Job item
Copy the text of each item below word for word, in order, with the pictures left out.

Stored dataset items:
%%

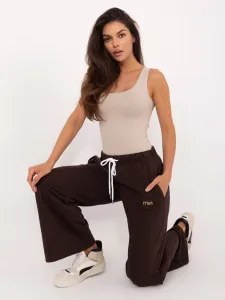 Pants-RV-DR-A819.54-dark brown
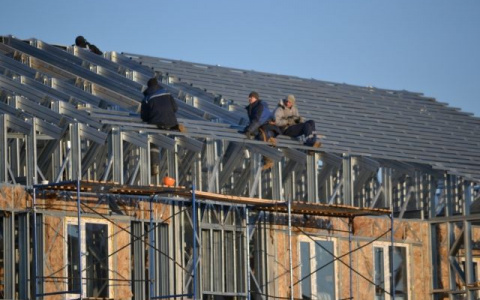 В Коми переселенцы из ветхого жилья массово продают свои новые квартиры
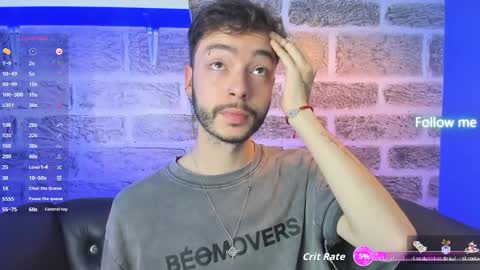 Snapshot of noah_ricci_ chatting on 11.08.25 online show from 11.08.25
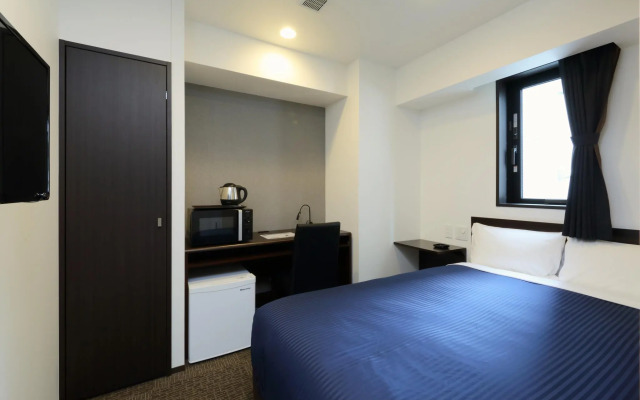 HOTEL LiVEMAX Meieki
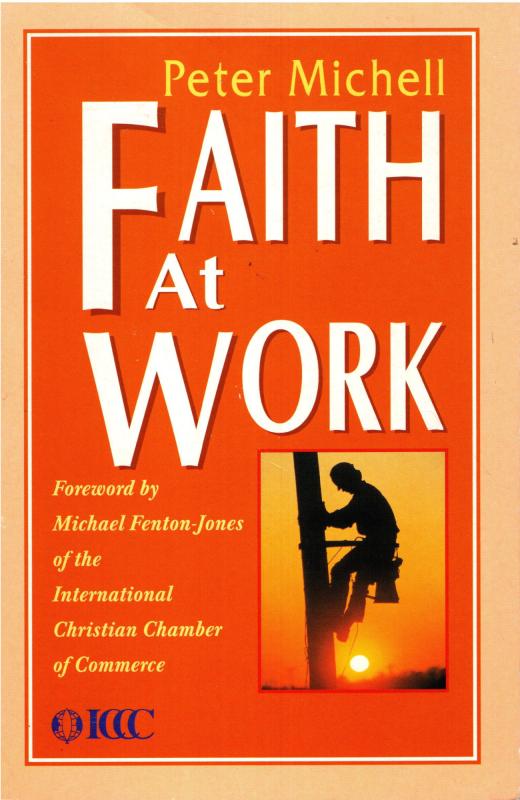 Faith at Work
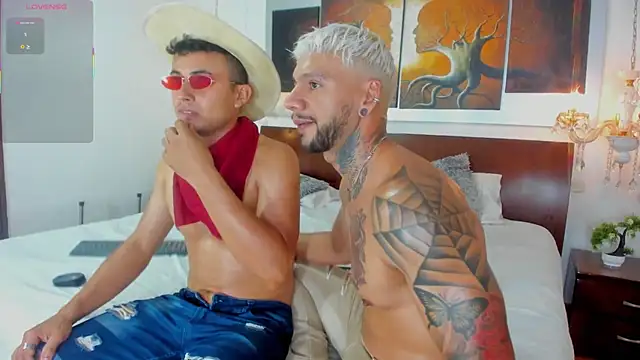 Snapshot of Valentiinoss chatting on October 20, 2025, 9:37 pm Valentiinoss online show from October 20, 2025, 9:37 pm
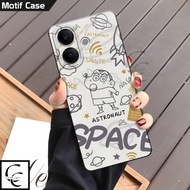 CLEAR CASE - VIVO V60 LITE SILICONE PRO CAMERA FLEXIBLE CASING - VIVO V60 V50 LITE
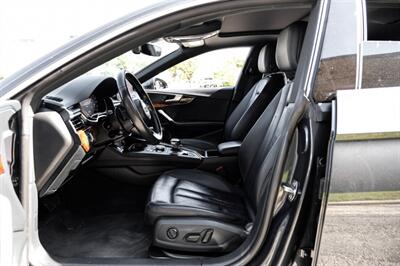 2019 Audi A5 Sportback quattro Premium Plus 45 TFSI - Photo 4 - Dallas, TX 75220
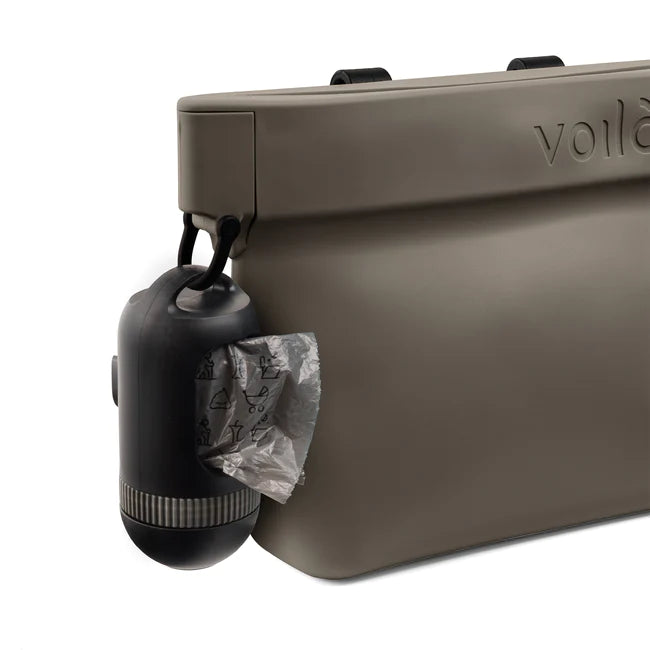 Ultimate Treat Pouch - Sealable Edition 20 oz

%%

Result of this task
 Pants-RV-DR-A819.54-dark brown
 В Коми переселенцы из ветхого жилья массово продают свои новые квартиры
 Snapshot of noah_ricci_ chatting on 11.08.25 online show from 11.08.25
 HOTEL LiVEMAX Meieki
 Faith at Work
 Snapshot of Valentiinoss chatting on October 20, 2025, 9:37 pm Valentiinoss online show from October 20, 2025, 9:37 pm
 CLEAR CASE - VIVO V60 LITE SILICONE PRO CAMERA FLEXIBLE CASING - VIVO V60 V50 LITE
 2019 Audi A5 Sportback quattro Premium Plus 45 TFSI - Photo 4 - Dallas, TX 75220
 Ultimate Treat Pouch - Sealable Edition 20 oz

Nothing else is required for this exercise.